• QUOTED PASSAGE
_ _ _ _ _ _ _
Events from the 1150s in England.

Incumbents
Monarch – Stephen (to 25 October 1154), then Henry II

Events
 1150
 Henry, son of Empress Matilda, becomes Duke of Normandy.
 The Anarchy: Worcester sacked.
 1151
 Henry pays homage to Louis VII of France, and cedes Vexin to France.
 During the troubles of Stephen's reign, King Eystein II of Norway took advantage of a civil war to plunder England's east coast.
 1152
 18 May – Henry marries Eleanor of Aquitaine, and claims rule over Aquitaine.
 The Anarchy: King Stephen besieges the last opposition stronghold, at Wallingford.
 The Anarchy: Roger de Berkeley is dispossessed of Berkeley Castle in Gloucestershire for withholding his allegiance from the Plantagenets and the Lordship of Berkeley is granted to Robert Fitzharding, founder of the Berkeley family which will still hold the castle in the 21st century.
_ _ _ _ _ _ _
• RECORDED INFORMATION
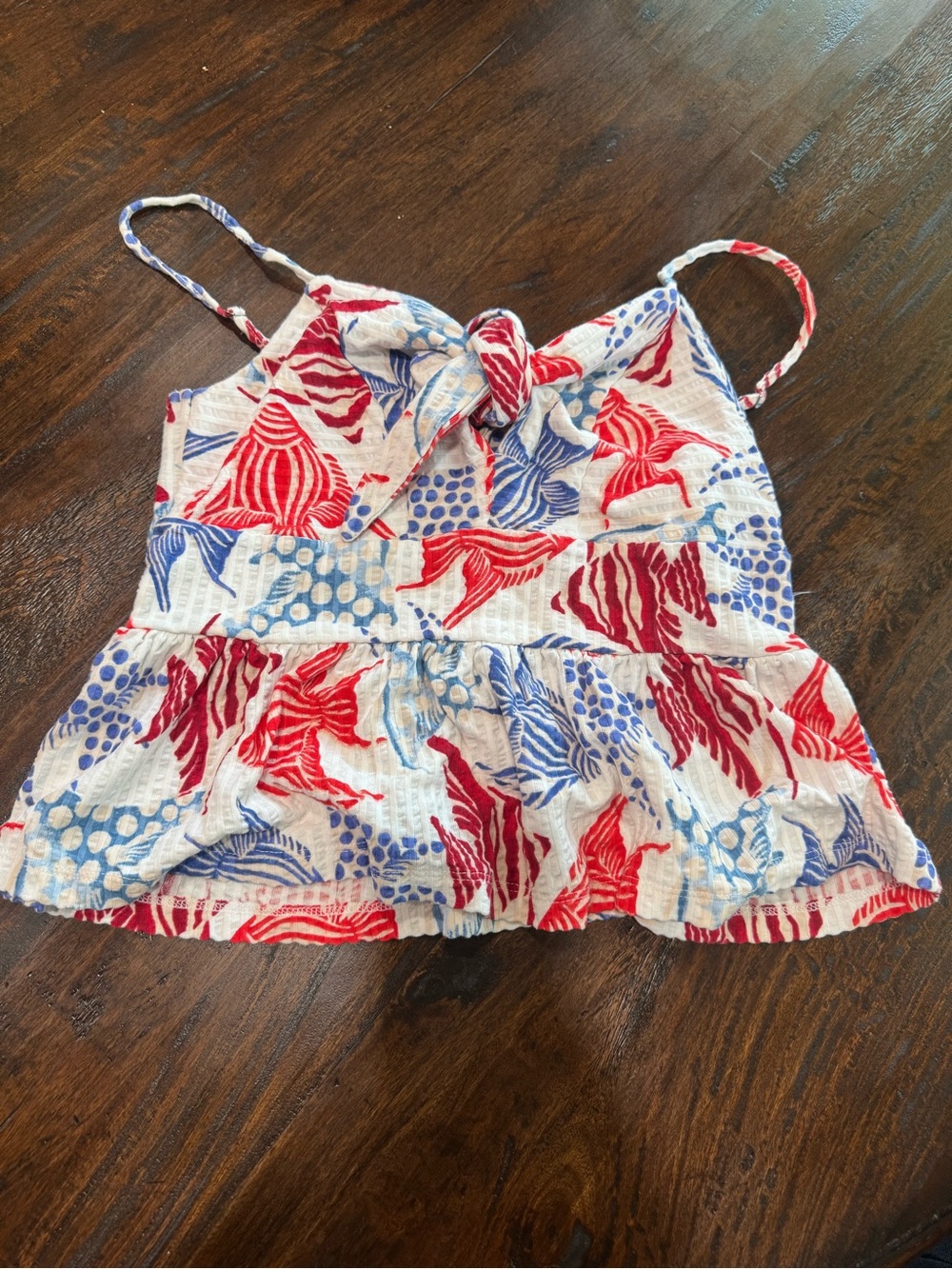 LOFT Red & Blue Floral Tie-Front Tank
_ _ _ _ _ _ _
• EXERCISE PROMPT
Copy the 1150s events list from the words "During the troubles" through "stronghold, at Wallingford.", swapping "besieges" for "lays siege to".

• RESULT FOR THIS EXERCISE
During the troubles of Stephen's reign, King Eystein II of Norway took advantage of a civil war to plunder England's east coast.
 1152
 18 May – Henry marries Eleanor of Aquitaine, and claims rule over Aquitaine.
 The Anarchy: King Stephen lays siege to the last opposition stronghold, at Wallingford.